Over 100 children have been killed or maimed by cluster munitions in Lebanon since 2006, a senior army officer told IRIN at a recent international meeting on cluster bombs in Beirut.
Since 2006, cluster munitions have killed or injured 408 Lebanese civilians, 115 of whom were children, Maj Pierre Bou Maroun, chief of the Lebanese Armed Forces Regional Mine Action Centre (RMAC) in Nabatiyeh, told IRIN on the sidelines of the second meeting of states parties to the Convention on Cluster Munitions which ended on 16 September.
RMAC coordinates all demining operations in the country.
Speaking at the meeting, Lebanese President Michel Sleiman called cluster munitions a “despicable weapon” designed to “sustain programmed killing and handicapping” long into the future. He said the Lebanese state was “fully committed” to the Convention, “particularly when it comes to assisting victims of cluster munitions and ridding its territory” of the weapons.
The meeting brought together representatives from over 115 governments, the UN, civil society organizations and cluster munitions survivors to discuss how to advance the Convention’s key obligations.
“Governments need to demonstrate that they are acting with the urgency and comprehensiveness that they have promised in eliminating cluster munitions and addressing the effects these inhumane weapons have on civilians all over the world,” said Steve Goose, chair of the Cluster Munitions Coalition (CMC) and director of the Arms Division at Human Rights Watch.
Lebanon and Tunisia are the only Arab states to have ratified the Convention.
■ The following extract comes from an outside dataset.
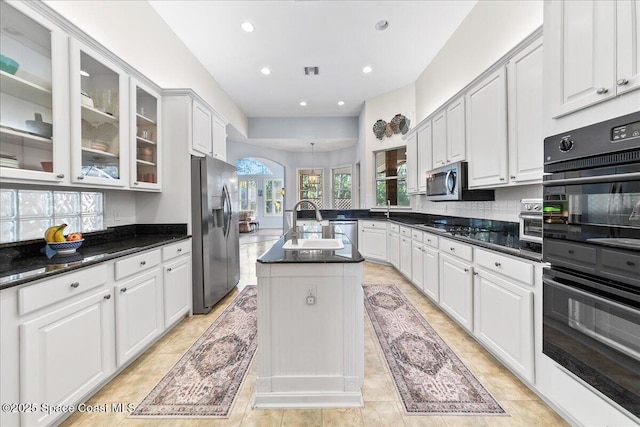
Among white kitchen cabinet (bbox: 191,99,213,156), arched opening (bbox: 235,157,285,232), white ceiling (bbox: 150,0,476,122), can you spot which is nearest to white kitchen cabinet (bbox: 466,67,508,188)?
white ceiling (bbox: 150,0,476,122)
Iraq has signed but not yet ratified.
According to the CMC, Iraq and Lebanon are the worst-affected countries in the Middle East/North Africa region, but Libya is the most recently contaminated country, following use of cluster munitions by forces loyal to Muammar Gaddafi earlier this year.
The Beirut meeting heard that as a result of the Convention, around 50 percent of the world’s cluster munitions have been destroyed. In Lebanon, the CMC said, around 66 percent of contaminated land has been cleared and returned to residents.
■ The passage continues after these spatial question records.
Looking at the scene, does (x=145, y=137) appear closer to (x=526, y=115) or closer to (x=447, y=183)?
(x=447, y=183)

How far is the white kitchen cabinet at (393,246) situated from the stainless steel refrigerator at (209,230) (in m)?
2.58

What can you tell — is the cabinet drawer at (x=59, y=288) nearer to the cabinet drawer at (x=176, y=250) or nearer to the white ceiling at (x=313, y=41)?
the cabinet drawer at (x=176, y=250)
Goose said that while the success was impressive, some 80 countries had still not signed the Convention, including some of the world’s biggest manufacturers, users or stockpilers of cluster munitions, such as Israel, the US, China, Russia, Pakistan and India.
"The trends identified over the last 10 months are encouraging: they show that nearly 65 million submunitions have already been destroyed as a direct result of the Convention, and clearance is progressing," said Christine Beerli, vice-president of the International Committee of the Red Cross.
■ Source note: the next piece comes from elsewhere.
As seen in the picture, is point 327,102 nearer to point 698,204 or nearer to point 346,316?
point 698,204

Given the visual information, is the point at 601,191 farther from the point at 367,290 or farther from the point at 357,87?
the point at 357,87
"Until recently, cluster munitions were generally accepted as an essential weapon and the unacceptable harm they cause was viewed as unavoidable,” she added, but “Lebanon’s experience changed everything”.
In the last 72 hours of its 34-day war with Lebanon in 2006, at a time when the UN Security Council had already adopted Resolution 1701 calling for an immediate cessation of hostilities, Israel dropped four million cluster bomblets over South Lebanon. Around 40 percent failed to explode upon impact, according to the UN, becoming de facto landmines that could continue to threaten civilians for several decades unless cleared.
According to a 2008 Human Rights Watch report, Israel’s use of the weapons was the most extensive anywhere in the world since the 1991 Gulf War. This catalyzed international efforts to ban the weapon.